A lot of people look at our restorative justice work and say, “You’re too radical, how can you get rid of metal detectors, how can you get rid of School Safety Agents?” And that’s not what we’re saying. We realize that we can’t just automatically fire every single School Safety Agents. But what we can do is stop spending money on them. So basically, however many school safety agents there are right now, cap that, and as people retire, start taking that money and investing it in restorative justice, in the mental health continuum, in guidance counselors, which many schools don’t have enough of, in social workers, in culturally responsive education, whether that’s through the curriculum, whether that’s through having teachers and administrators that look like you. That’s what we need to see and that will take years, obviously.

That’s what we’re really advocating for: to invest in young people and their mental, emotional, social health and wellbeing, and divest from these horrible, harmful, traumatic practices that aren’t effective. Suspending a student over fighting or because they were chewing gum or didn’t take off their hat, that’s not effective. You need to get to the root of the problem, and that’s what restorative justice does. It’s going to take community-building, it’s going to take trust, it’s going to take changing the entire school culture but it can and it should be done. But I don’t think the city, the mayor, anyone is really listening and understanding that.
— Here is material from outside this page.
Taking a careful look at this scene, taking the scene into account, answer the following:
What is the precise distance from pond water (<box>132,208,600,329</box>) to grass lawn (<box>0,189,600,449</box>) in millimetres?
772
The narrative for school safety, a lot of people think, is arming teachers. Having armed guards outside. But as students of color, we’re saying, that’s not what safety looks like. Safety looks like guidance counselors, like mental health support, like restorative justice coordinators. Like my friends, my family. It’s not guns, it’s not police officers, it’s definitely not metal detectors. And there’s actually no proper process to get rid of metal detectors in your school.

Rockaway’s very segregated. If you go past our school, on the western end, it’s predominantly white and affluent. There’s actually one community that is completely gated and 98 percent white. They’re the ones who say, “You can’t just not have School Safety Agents, metal detectors. You guys are animals, you guys are criminals, you’re dangerous.” But they don’t say that for the schools on the Upper West Side. They don’t call police officers on their students, they don’t have metal detectors.

Like with the five students who were fighting in the hallway — obviously, it would take physical restraint to stop them from fighting. But I think simply putting them in different classrooms, allowing them to calm down, speaking to them, reassuring them, “Everything’s OK, everything’s fine, you’re safe now.” Then bringing them together in a circle, having a restorative justice coordinator who is trained in this talk to them to find out, “Why were you fighting? Why were you angry at him? Were you even angry at him? Were you just upset because you didn’t have food to eat last night? Was it because you’re homeless, or was it because you worked a twelve-hour shift and you came straight to school because you have to provide for your mom?” Getting to the actual root of the problem, making sure that they come up with their own resolution. I think that’s how it should be handled. And that’s how it would’ve been handled if it was a group of white boys.

Andrea Colon is a resident of Far Rockaway and, as of June 2018, a graduate of Rockaway Park High School for Environmental Sustainability. She is Community Engagement Organizer at the Rockaway Youth Task Force, and will attend Baruch College in the fall.

The views expressed here are those of the authors only and do not reflect the position of The Architectural League of New York.